So I want to search the wikipedia database for some keywords and then extract the text that the relative pages have to then use for a tf-idf module to later on implement in a text classification program. I am currently looping through a pandas dataframe with all the keywords and then searching the wikipedia database for the respective keywords, but I am getting an error saying the webpage does not exists. Here is my code:
import wikipedia
import pandas as pd
from sklearn.feature_extraction.text import CountVectorizer
df_wiki_pages=pd.read_csv(r'C:\\Users\\jason\\Downloads\\Categories.csv',usecols=[0])

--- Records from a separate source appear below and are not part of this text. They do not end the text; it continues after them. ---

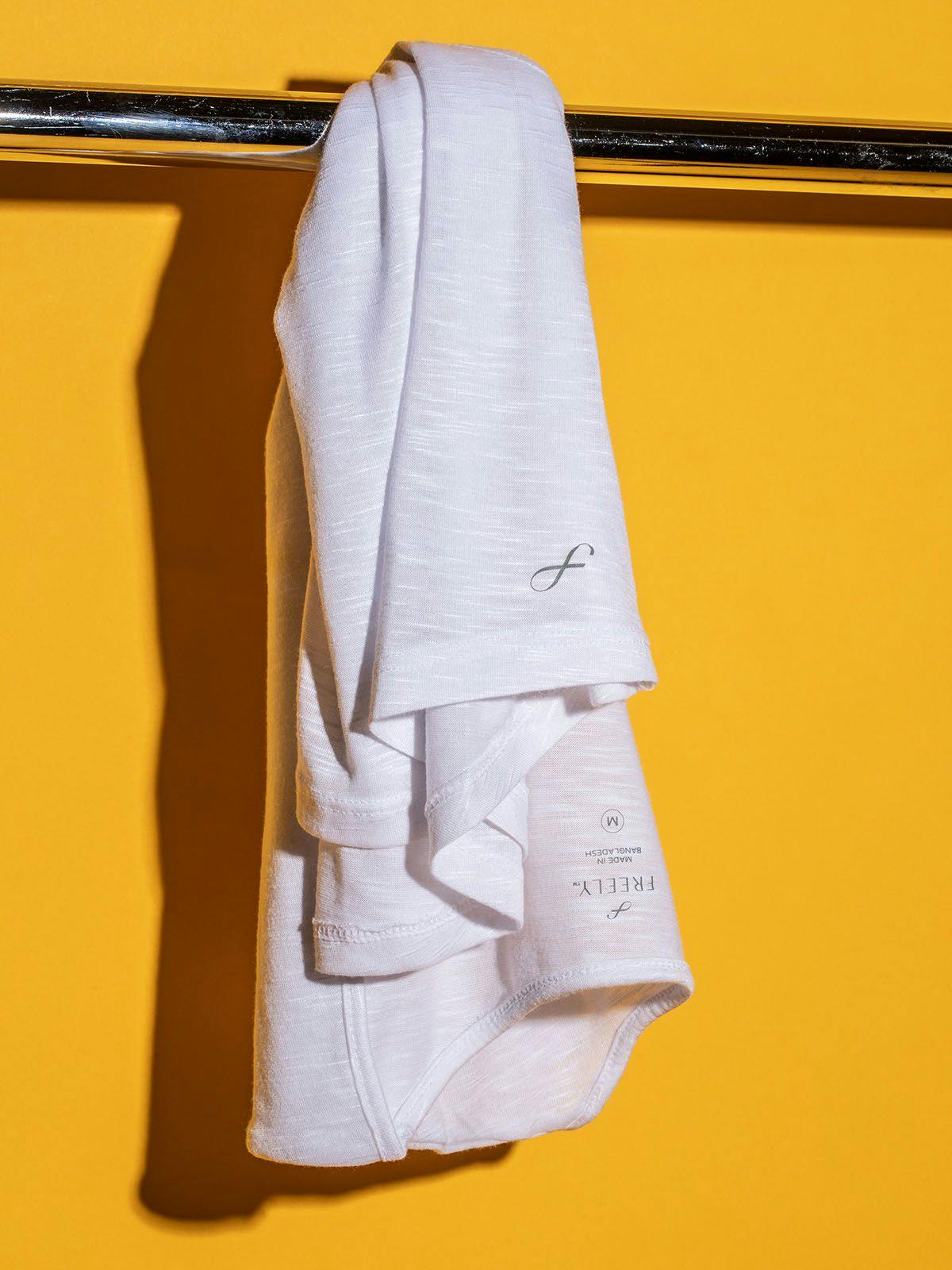 White Shirt Hanging on a Clothing Rack Against a Yellow Wall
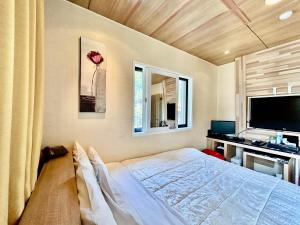 - une chambre avec un lit, un bureau et une télévision dans l'établissement Ocean hotel the Luxe, à Geoje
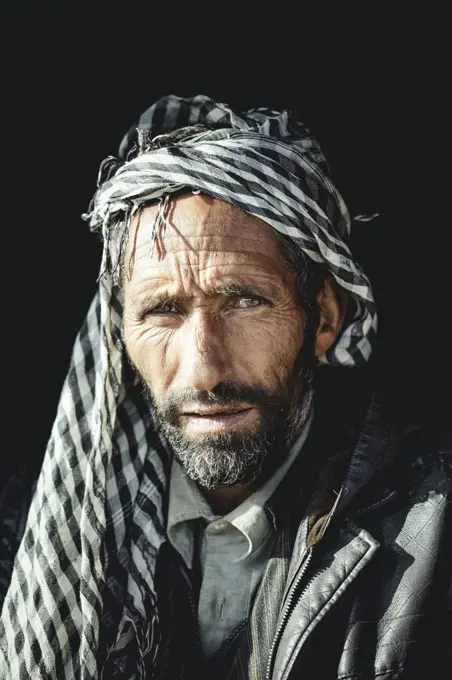 Said, porter and caravan leader with black leather jacket and black and white patterned Kufiya Wakhan corridor, Saradh-e-Broghil, Afghanistan, Asia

df_wiki_pages = df_wiki_pages.dropna()
print(df_wiki_pages)
wikipages = []
for pages in wikipages:
tokenized_texts = []
for index, row in df_wiki_pages.iterrows():
currentRow = row['Categories']
print("Now testing: "+ currentRow)
wiki = wikipedia.page('currentRow')
It gives me this error once it loops to the keyword "Customer_advocacy": PageError: Page id "customer advocate" does not match any pages. Try another id!
I do not understand why it is searching for 'customer advocate' since my query is for 'Customer_advocacy'. I do not understand why it changes the query by itself because the page for 'Customer_advocacy' exists meanwhile the page for 'customer advocate' does not. Am I doing something wrong in my query?